Saint Paul Cathedral is the mother church of the Diocese of Pittsburgh in Pittsburgh, Pennsylvania.  St. Paul's parish was established in 1833.

History
The original St. Paul's was dedicated in 1833.
When the diocese was established in 1843 St. Paul's Church was chosen as the cathedral. It burnt down in 1851, but was replaced with a larger building in 1855.  The first two St. Paul Cathedrals were located on Grant Street downtown. As the downtown area was claimed by industries, the residential areas shifted to other areas of the city.  St. Paul's property was sold to the industrialist Henry Clay Frick.  

The present Gothic Revival structure was designed by Egan and Prindeville of Chicago and completed in 1906.  They used Cologne Cathedral as their inspiration.  Philadelphia contractor Thomas Reilly built the new cathedral in the Oakland neighborhood.  A pipe organ was provided by Andrew Carnegie.  The cathedral serves the spiritual needs of approximately 3,000 worshipers.  It became a contributing property in the Schenley Farms Historic District on the National Register of Historic Places in 1983.

------

#### [Short problem a]
Output the passage on Saint Paul Cathedral word for word, from its first line to its last.

------

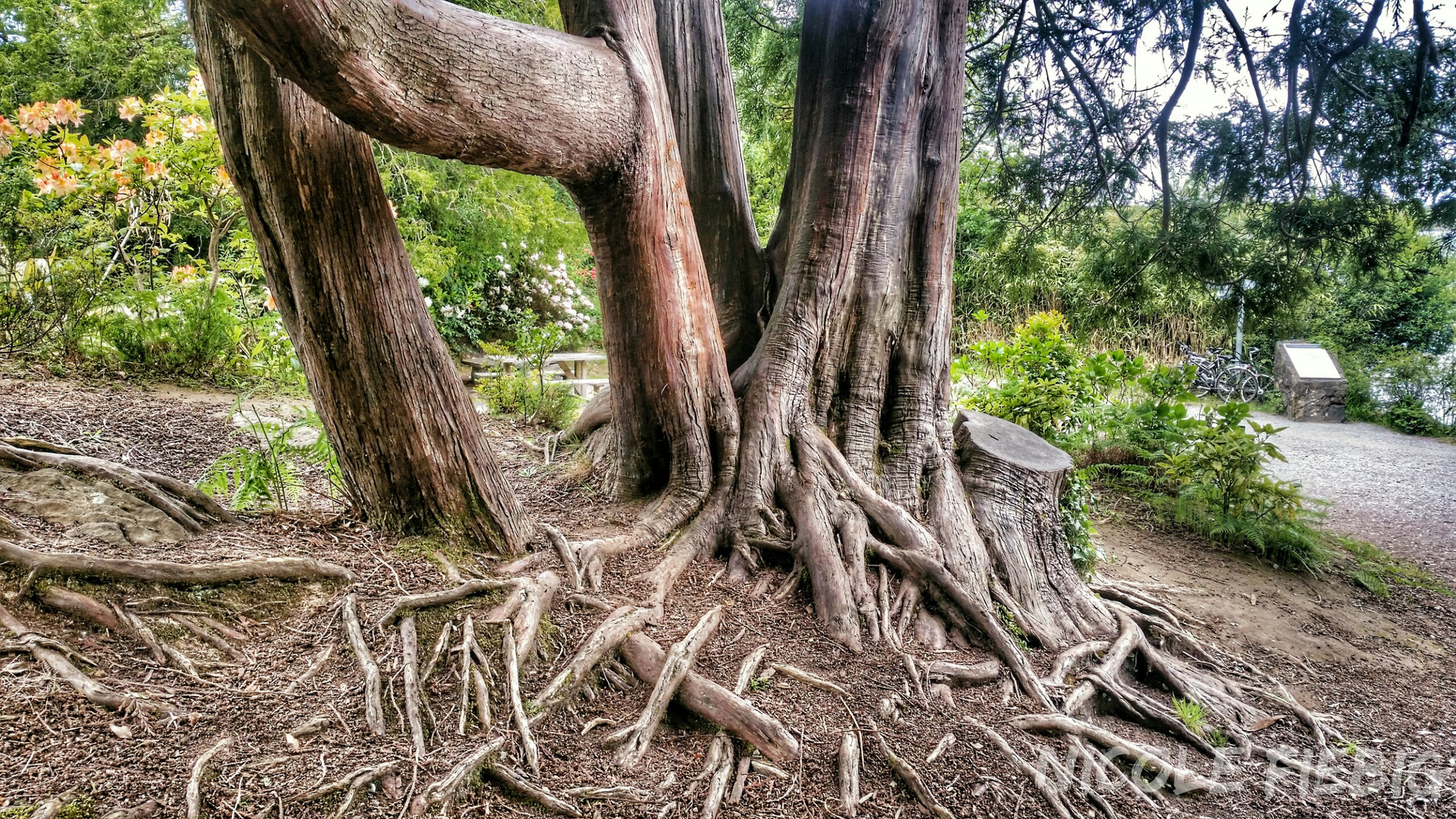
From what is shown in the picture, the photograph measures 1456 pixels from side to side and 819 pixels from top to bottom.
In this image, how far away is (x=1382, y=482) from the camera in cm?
726

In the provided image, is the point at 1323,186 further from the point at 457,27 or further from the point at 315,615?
the point at 315,615

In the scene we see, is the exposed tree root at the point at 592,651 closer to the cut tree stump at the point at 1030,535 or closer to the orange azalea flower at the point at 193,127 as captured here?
the cut tree stump at the point at 1030,535

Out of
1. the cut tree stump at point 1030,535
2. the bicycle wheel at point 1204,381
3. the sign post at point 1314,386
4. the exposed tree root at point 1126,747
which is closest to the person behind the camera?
the exposed tree root at point 1126,747

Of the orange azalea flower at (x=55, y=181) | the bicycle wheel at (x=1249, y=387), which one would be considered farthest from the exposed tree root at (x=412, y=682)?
the bicycle wheel at (x=1249, y=387)

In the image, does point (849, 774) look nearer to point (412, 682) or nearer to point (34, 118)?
point (412, 682)

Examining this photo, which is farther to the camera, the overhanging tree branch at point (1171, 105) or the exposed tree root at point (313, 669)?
the overhanging tree branch at point (1171, 105)

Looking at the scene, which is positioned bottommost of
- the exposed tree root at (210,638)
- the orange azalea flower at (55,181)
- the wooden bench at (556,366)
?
the exposed tree root at (210,638)

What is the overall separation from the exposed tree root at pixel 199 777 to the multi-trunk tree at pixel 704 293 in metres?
1.04

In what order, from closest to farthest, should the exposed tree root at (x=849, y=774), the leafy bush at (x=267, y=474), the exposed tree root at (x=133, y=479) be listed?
the exposed tree root at (x=849, y=774) < the exposed tree root at (x=133, y=479) < the leafy bush at (x=267, y=474)

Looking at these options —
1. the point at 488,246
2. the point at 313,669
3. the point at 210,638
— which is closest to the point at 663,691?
the point at 313,669

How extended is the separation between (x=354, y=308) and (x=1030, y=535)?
10.1 ft

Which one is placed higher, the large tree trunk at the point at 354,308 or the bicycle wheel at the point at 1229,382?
the large tree trunk at the point at 354,308

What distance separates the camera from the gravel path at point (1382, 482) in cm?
561

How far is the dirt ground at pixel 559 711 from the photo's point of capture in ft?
4.99
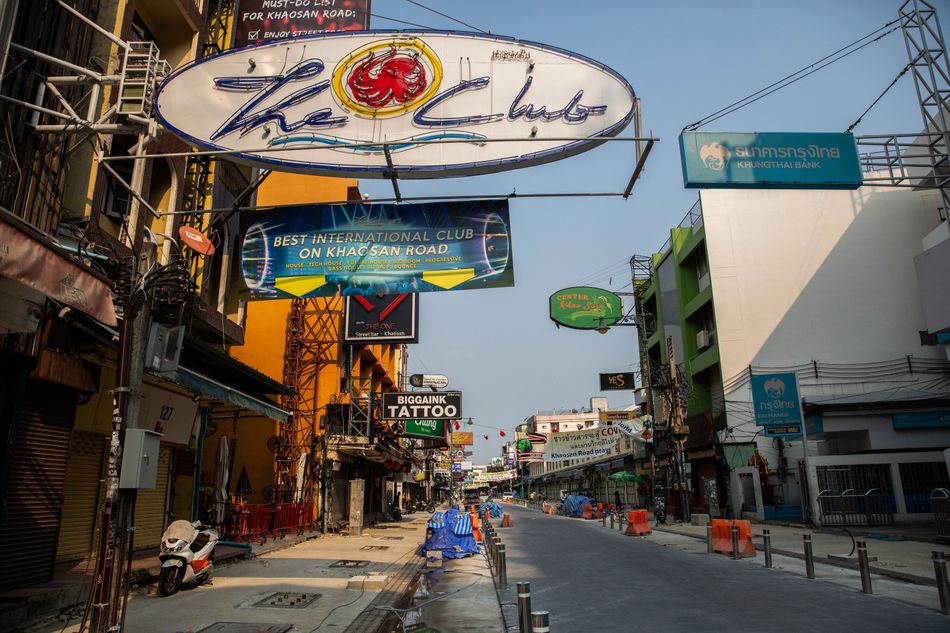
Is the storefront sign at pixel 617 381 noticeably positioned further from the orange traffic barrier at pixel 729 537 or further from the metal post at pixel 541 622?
the metal post at pixel 541 622

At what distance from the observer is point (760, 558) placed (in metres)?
15.2

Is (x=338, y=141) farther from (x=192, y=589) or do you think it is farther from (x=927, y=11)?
(x=927, y=11)

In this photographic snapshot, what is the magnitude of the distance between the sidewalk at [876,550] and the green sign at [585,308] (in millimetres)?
12213

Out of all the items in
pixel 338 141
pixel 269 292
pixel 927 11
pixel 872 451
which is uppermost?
pixel 927 11

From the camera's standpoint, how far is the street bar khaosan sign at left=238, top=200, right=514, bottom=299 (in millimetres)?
8750

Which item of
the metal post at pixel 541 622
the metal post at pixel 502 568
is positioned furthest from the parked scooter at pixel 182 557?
the metal post at pixel 541 622

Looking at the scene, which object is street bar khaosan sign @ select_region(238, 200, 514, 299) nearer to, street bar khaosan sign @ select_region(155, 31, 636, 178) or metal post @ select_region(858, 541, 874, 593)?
street bar khaosan sign @ select_region(155, 31, 636, 178)

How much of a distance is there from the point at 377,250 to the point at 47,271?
402 centimetres

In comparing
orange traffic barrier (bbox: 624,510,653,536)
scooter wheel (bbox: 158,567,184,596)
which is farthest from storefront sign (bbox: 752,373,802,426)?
scooter wheel (bbox: 158,567,184,596)

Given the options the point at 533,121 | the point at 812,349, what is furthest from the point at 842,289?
the point at 533,121

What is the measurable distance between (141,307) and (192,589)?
238 inches

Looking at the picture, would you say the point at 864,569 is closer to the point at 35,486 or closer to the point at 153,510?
the point at 35,486

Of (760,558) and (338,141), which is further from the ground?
(338,141)

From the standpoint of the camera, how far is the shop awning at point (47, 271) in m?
5.83
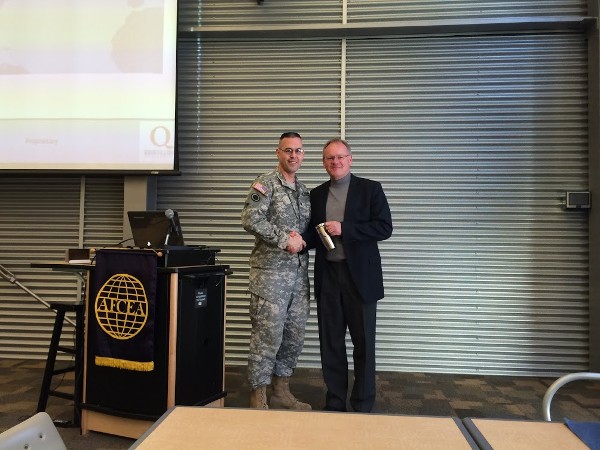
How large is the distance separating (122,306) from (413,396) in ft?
7.41

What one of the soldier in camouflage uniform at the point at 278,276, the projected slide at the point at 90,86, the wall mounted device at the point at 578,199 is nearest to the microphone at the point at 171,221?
the soldier in camouflage uniform at the point at 278,276

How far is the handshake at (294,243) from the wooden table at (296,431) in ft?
5.64

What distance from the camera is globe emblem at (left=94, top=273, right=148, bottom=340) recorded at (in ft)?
8.22

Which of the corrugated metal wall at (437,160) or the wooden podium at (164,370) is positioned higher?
the corrugated metal wall at (437,160)

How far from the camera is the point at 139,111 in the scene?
415cm

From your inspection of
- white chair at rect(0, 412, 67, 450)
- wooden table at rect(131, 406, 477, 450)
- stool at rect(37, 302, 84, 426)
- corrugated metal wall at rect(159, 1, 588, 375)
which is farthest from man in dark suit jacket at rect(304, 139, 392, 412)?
white chair at rect(0, 412, 67, 450)

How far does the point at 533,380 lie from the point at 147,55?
4.51m

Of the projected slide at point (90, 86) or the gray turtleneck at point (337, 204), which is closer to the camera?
the gray turtleneck at point (337, 204)

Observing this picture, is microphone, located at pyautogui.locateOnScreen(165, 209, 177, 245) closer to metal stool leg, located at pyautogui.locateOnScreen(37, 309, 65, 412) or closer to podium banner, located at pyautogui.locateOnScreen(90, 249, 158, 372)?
podium banner, located at pyautogui.locateOnScreen(90, 249, 158, 372)

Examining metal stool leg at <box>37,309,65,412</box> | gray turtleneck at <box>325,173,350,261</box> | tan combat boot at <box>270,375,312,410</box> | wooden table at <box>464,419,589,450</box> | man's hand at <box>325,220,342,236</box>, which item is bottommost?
tan combat boot at <box>270,375,312,410</box>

------

#### [Short problem b]
Return the lines of the listing verbatim, starting with the line that contains "Examining metal stool" and going on through the end of the listing.

#### [Exercise result a]
Saint Paul Cathedral is the mother church of the Diocese of Pittsburgh in Pittsburgh, Pennsylvania.  St. Paul's parish was established in 1833.

History
The original St. Paul's was dedicated in 1833.
When the diocese was established in 1843 St. Paul's Church was chosen as the cathedral. It burnt down in 1851, but was replaced with a larger building in 1855.  The first two St. Paul Cathedrals were located on Grant Street downtown. As the downtown area was claimed by industries, the residential areas shifted to other areas of the city.  St. Paul's property was sold to the industrialist Henry Clay Frick.  

The present Gothic Revival structure was designed by Egan and Prindeville of Chicago and completed in 1906.  They used Cologne Cathedral as their inspiration.  Philadelphia contractor Thomas Reilly built the new cathedral in the Oakland neighborhood.  A pipe organ was provided by Andrew Carnegie.  The cathedral serves the spiritual needs of approximately 3,000 worshipers.  It became a contributing property in the Schenley Farms Historic District on the National Register of Historic Places in 1983.

#### [Exercise result b]
Examining metal stool leg at <box>37,309,65,412</box> | gray turtleneck at <box>325,173,350,261</box> | tan combat boot at <box>270,375,312,410</box> | wooden table at <box>464,419,589,450</box> | man's hand at <box>325,220,342,236</box>, which item is bottommost?
tan combat boot at <box>270,375,312,410</box>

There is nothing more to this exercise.